Envy as a Costco Sample [01:08:00]

Sam: I felt envy pretty hard that weekend. I went there and in most rooms I go to, I’m the big shot. At this one, we were below average by most traditional measures. And I felt inadequate.

I felt guilty about feeling it. I’d made the number I told myself I needed to make, and I thought once I hit that I wouldn’t want more. I was wanting more. I was falling into the exact trap I’d told myself I’d avoid.

Shaan: The hunger pang — you can’t prevent yourself from feeling hungry. But you can choose how to satisfy it.

What worked for me: reframe it immediately. Instead of envy — this is a Costco sample. This person lives in Puerto Rico and doesn’t pay taxes. Let me learn about that. This person works one week a month. Is that what I want? What does that actually look like? You can’t get envious of something you’re actively tasting. You’re just gathering information about whether this is a life you want.

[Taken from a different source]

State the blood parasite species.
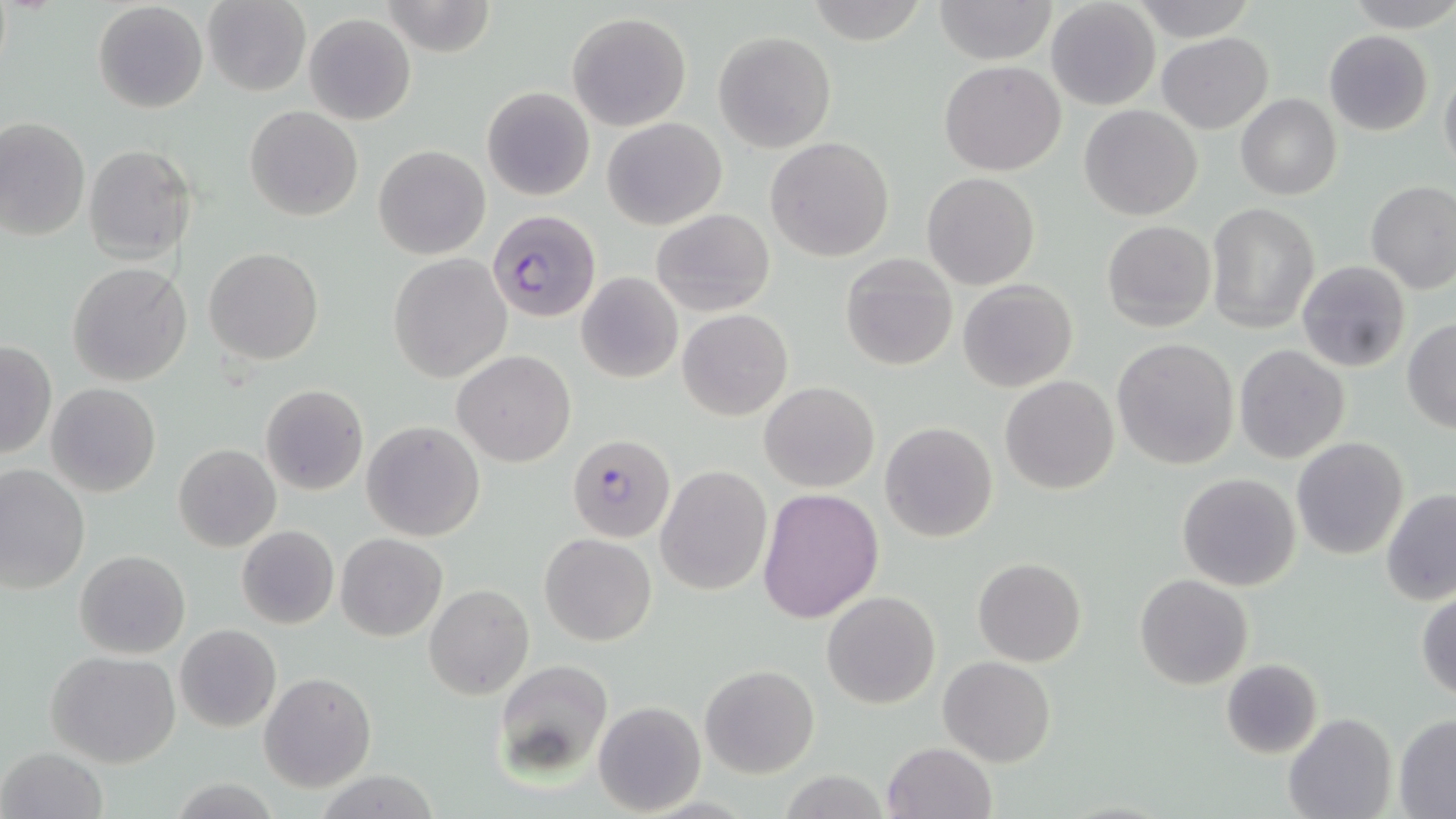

Sam: I did that better as the weekend went on. At first it was harder. By the end I was just curious.

The Game [01:16:00]

Shaan: Before I forget, what people actually want to know: yes, there was real basketball. Yes, our producer Ben was clearly the best player there. He dunked on MrBeast. Nick Huber was second or third.

I hit four threes in the championship game. I was fresh because I’d had to drop someone off at the airport and came in late for the playoffs while everyone else was already tired.

Sam’s award — which Ben and I created — was for the person who played basketball most like it was football. Sam: no dribbling ability, but extremely physical, great at boxing out, used his size to great effect. Total menace in the paint.

We played inside Cameron Indoor Stadium at Duke. That happened. It was as good as it sounds.

Shaan: I want to do more of these. The formula: important things perfectly executed, unimportant things ignored. We had a chef — important. We had a great trainer — important. Was there food at the actual gym? No, just Clif bars. Did it matter? Not at all.

The thing I didn’t fully anticipate: how much I’d want to be around curious people. Not successful people — curious people who happen to also be successful. That’s the rarer find.